Este hecho me llevó a hacer varias reflexiones: si yo me sentí poderoso unos minutos porque unas señoras (sin ánimo de disminuirlas) habían halagado mis trabajos, ¿cómo debe ser la sensación de la persona que tiene un poder constante y total?; ¿cómo controla esa persona su poder, su sensación de fascinación, de hacer simplemente lo que desea? ¿Cómo es que esa persona baja a la realidad y vuelve a funcionar como un ser humano común?

Indudablemente, debe ser muy difícil. La frase “el poder corrompe” es perfectamente clara. Y no sólo corrompe respecto del dinero, ya que el que tiene el poder considera que todo le corresponde y que no hay nada ilegal en apropiarse de algo que le pertenece, porque es dueño de todo, incluyendo la verdad absoluta.

También estamos hablando de que el poder corrompe psicológicamente porque ubica al individuo en una posición narcisista máxima, casi imposible de modificar.

El narcisismo patológico, aumentado por la manifestación popular, es muy complejo de manejar, y solamente personas muy excepcionales en la historia pudieron controlarlo.

Manuel Belgrano fue siempre humilde y, a pesar de su situación económica no privilegiada, donaba los premios de batallas ganadas para construir escuelas fronterizas.

Golda Meir realizaba reuniones de gabinete en su casa (la misma de siempre) y ella misma servía el café.

En el otro extremo, el emperador romano Calígula, para demostrar su poder infinito, llegó a elegir cónsul a su caballo, actitud que luego se le volvió en contra, porque el pueblo lo odiaba y terminó por provocar se derrocamiento.

En el caso de Belgrano y Golda Meir tal vez sus acciones fueron intentos concientes o inconscientes para evitar caer en la fascinación “del sí mismo”; en nuestro país predominan los ejemplos negativos en la vida pública de abuso del poder, y no alcanzaría este artículo para describir solamente algunos.

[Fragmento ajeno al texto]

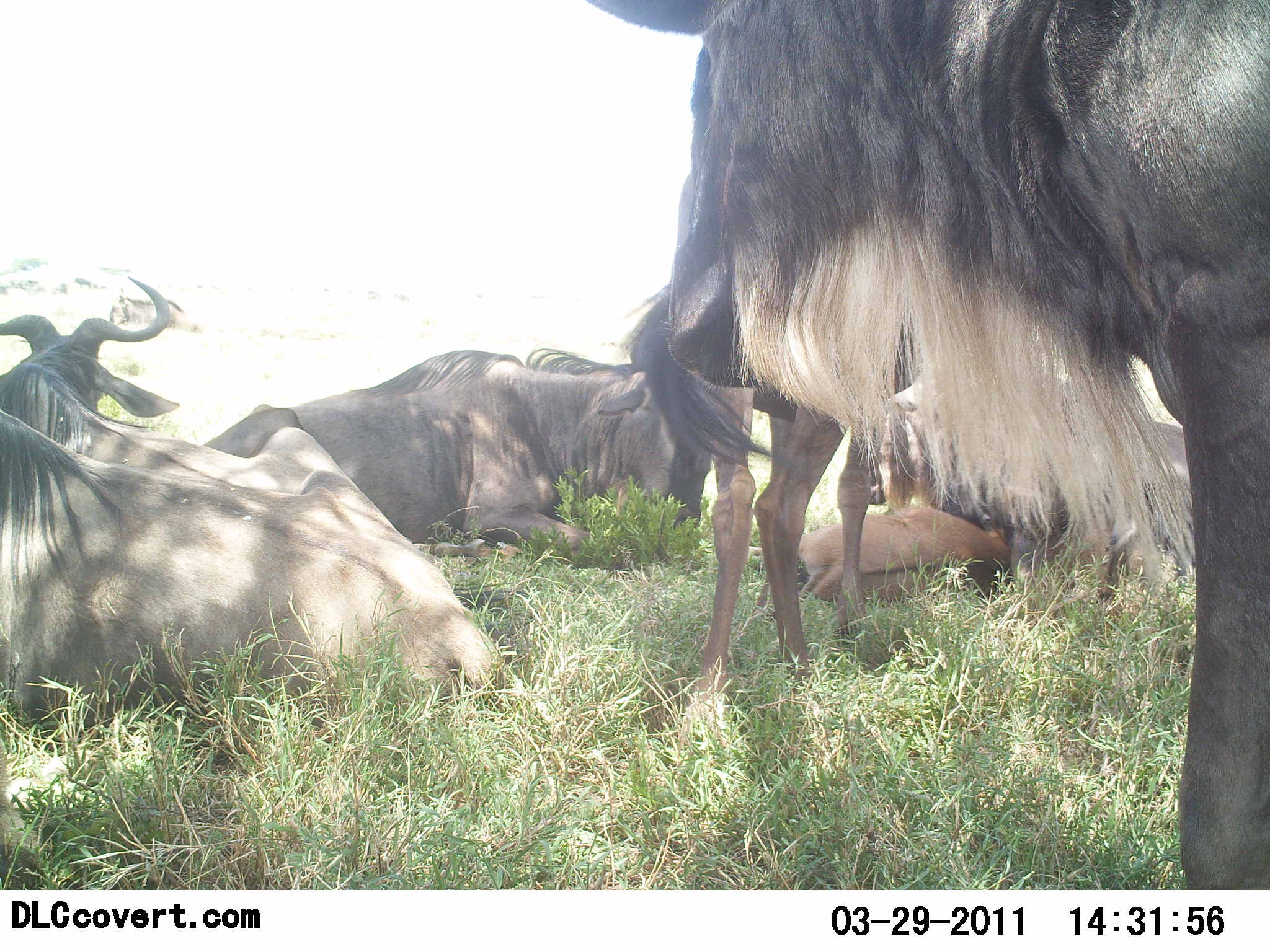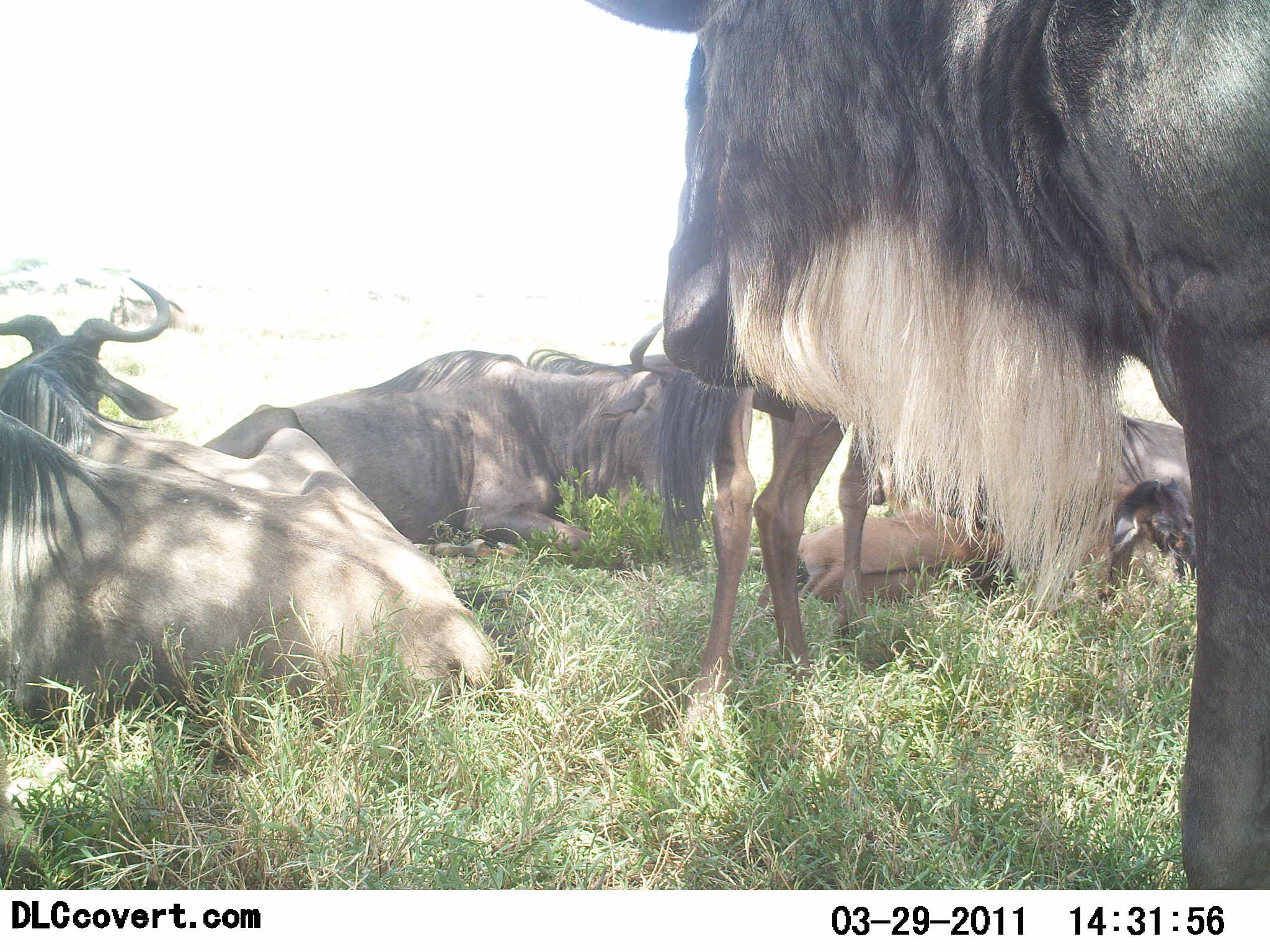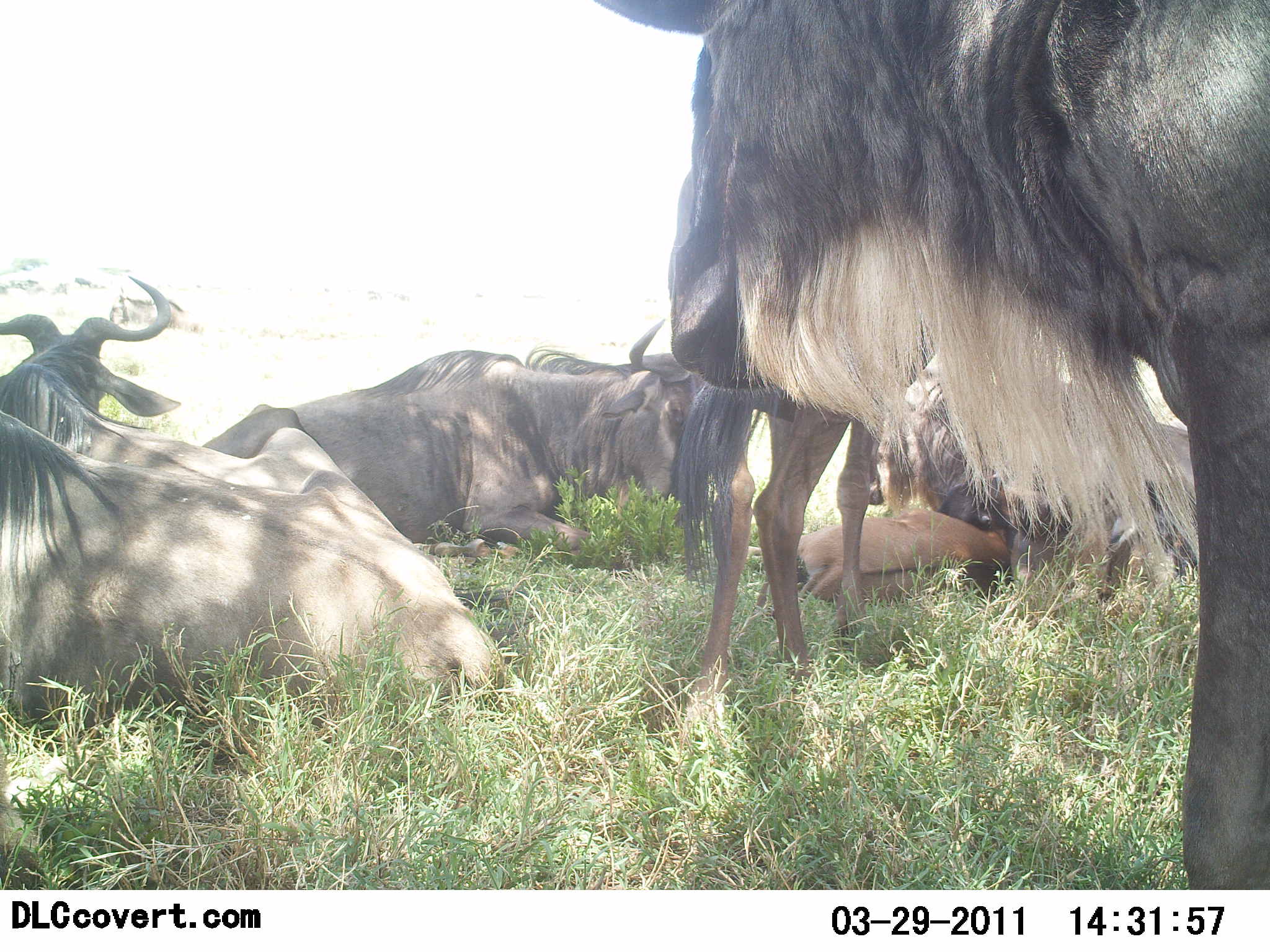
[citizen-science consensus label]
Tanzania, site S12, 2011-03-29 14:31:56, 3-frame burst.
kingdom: Animalia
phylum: Chordata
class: Mammalia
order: Artiodactyla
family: Bovidae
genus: Connochaetes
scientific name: Connochaetes taurinus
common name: blue wildebeest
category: wildebeest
Wildebeest (blue wildebeest) (Connochaetes taurinus), count 6. Behavior (volunteer vote fractions): standing 55%, resting 100%, moving 0%, interacting 0%. Young present (vote fraction): 36%. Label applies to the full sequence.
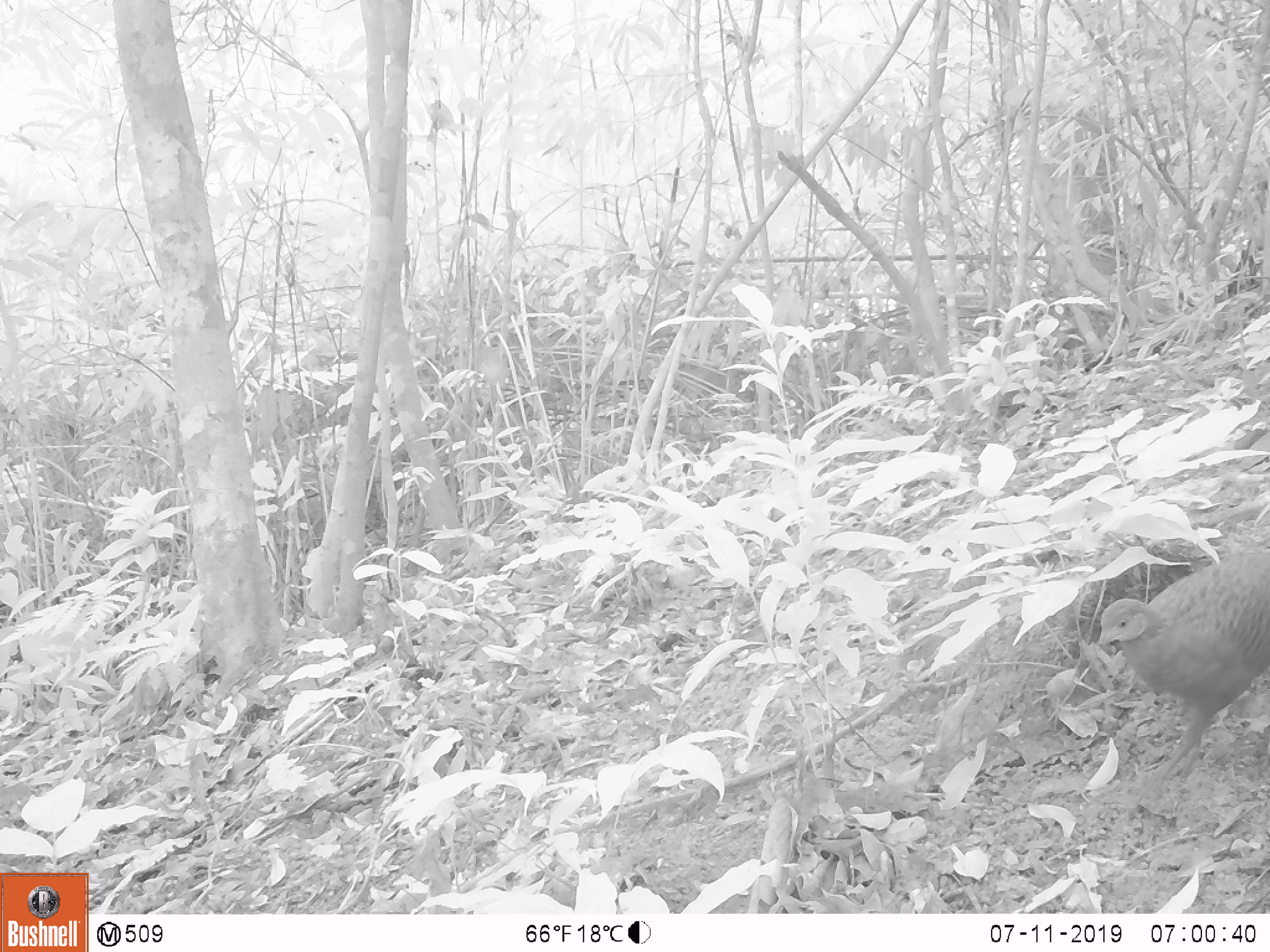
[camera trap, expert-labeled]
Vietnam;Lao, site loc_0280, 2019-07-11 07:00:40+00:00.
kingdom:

Dentro de cualquier grupo humano, el éxtasis del poder de un individuo sólo es factible de contrarrestar con el dominio de uno mismo, que transforme esa relación orgásmica en efímera y no en permanente. Esto último sería grave, dado que se perdería el concepto de realidad y vulnerabilidad de la propia persona.

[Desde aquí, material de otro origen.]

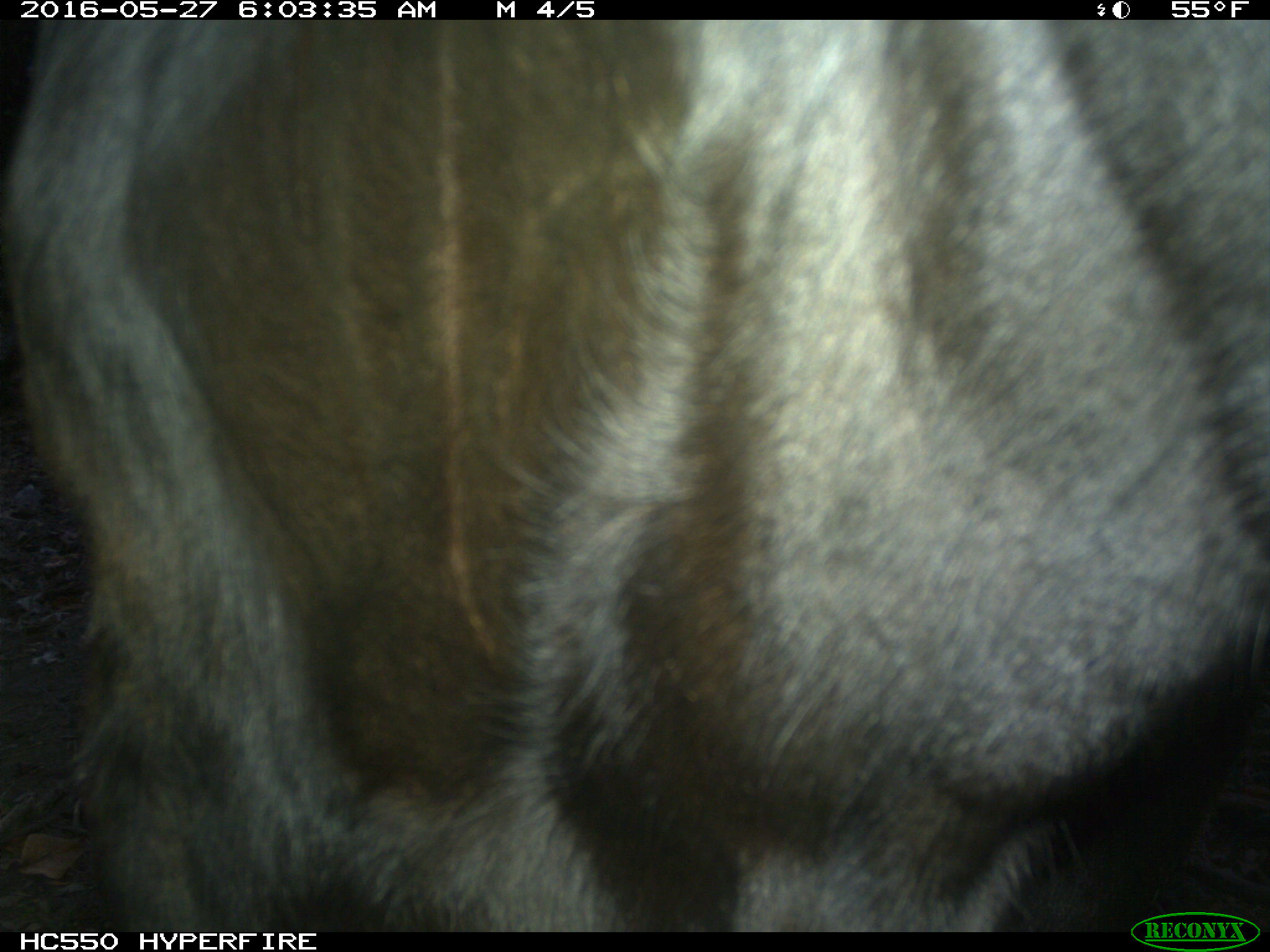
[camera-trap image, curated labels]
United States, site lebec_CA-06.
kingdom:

En el siglo VI aC, El filósofo Lao Tse refiere textualmente “El que domina a los otros es fuerte, el que se domina a sí mismo es poderoso”. O sea, que el verdadero poder reside en ser fuerte interiormente para dominar el enamoramiento del yo, y ser humilde en el afuera para entender a los otros.

La soberbia es el disfraz externo del narcisismo patológico.